━━━━━ INPUT MATERIAL
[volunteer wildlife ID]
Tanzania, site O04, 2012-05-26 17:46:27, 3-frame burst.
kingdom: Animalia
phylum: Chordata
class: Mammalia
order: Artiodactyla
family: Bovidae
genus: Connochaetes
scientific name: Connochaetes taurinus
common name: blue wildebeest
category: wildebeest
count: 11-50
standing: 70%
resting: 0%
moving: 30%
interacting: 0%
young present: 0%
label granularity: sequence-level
━━━━━━━━━━
**GOAL OF THE EXERCISE**
Exactly the lines from the one containing "young present: 0%" through the end of the records above are to be printed, and no others.

**OUTPUT BELOW**
young present: 0%
label granularity: sequence-level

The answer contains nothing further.